(INFORMATION SHOWN):
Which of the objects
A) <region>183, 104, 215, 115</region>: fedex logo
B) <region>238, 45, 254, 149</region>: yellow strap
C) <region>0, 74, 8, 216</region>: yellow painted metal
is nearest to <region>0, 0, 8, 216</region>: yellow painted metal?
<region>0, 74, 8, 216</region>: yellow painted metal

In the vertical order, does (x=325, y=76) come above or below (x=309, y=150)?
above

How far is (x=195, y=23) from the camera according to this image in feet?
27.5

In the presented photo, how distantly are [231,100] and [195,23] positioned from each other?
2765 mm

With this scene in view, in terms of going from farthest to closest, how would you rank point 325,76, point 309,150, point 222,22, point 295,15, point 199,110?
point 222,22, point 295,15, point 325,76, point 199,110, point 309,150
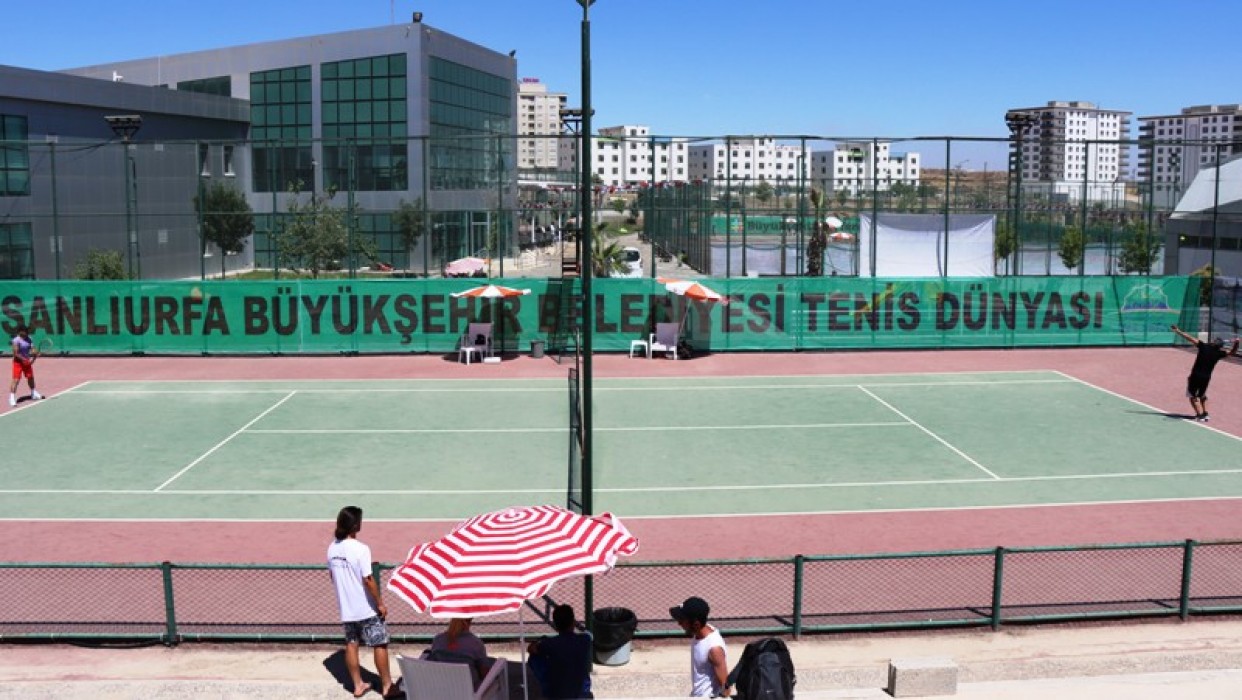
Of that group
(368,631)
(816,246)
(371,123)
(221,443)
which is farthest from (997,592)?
(371,123)

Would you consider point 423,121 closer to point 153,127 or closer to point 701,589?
point 153,127

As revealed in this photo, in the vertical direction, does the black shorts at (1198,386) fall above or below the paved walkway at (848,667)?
above

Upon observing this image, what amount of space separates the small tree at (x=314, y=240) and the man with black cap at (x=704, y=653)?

(YOUR TASK):
Copy the entries above word for word, starting at the line that contains "In the presented" and ending with the last line of the entries. Leave the pictures out.

(OUTPUT BELOW):
In the presented photo, how distantly are [231,100] and [195,23] positioned from each other?
2765 mm

With this scene in view, in terms of going from farthest to closest, how would you rank point 325,76, point 309,150, point 222,22, point 295,15, point 199,110?
point 222,22, point 295,15, point 325,76, point 199,110, point 309,150
Of that group
(368,631)
(816,246)
(371,123)
(221,443)
which is farthest from (997,592)?
(371,123)

Would you consider point 423,121 closer to point 153,127 or closer to point 701,589?
point 153,127

As revealed in this photo, in the vertical direction, does the black shorts at (1198,386) fall above or below the paved walkway at (848,667)?
above

Upon observing this image, what amount of space separates the small tree at (x=314, y=240) and the man with black cap at (x=704, y=653)?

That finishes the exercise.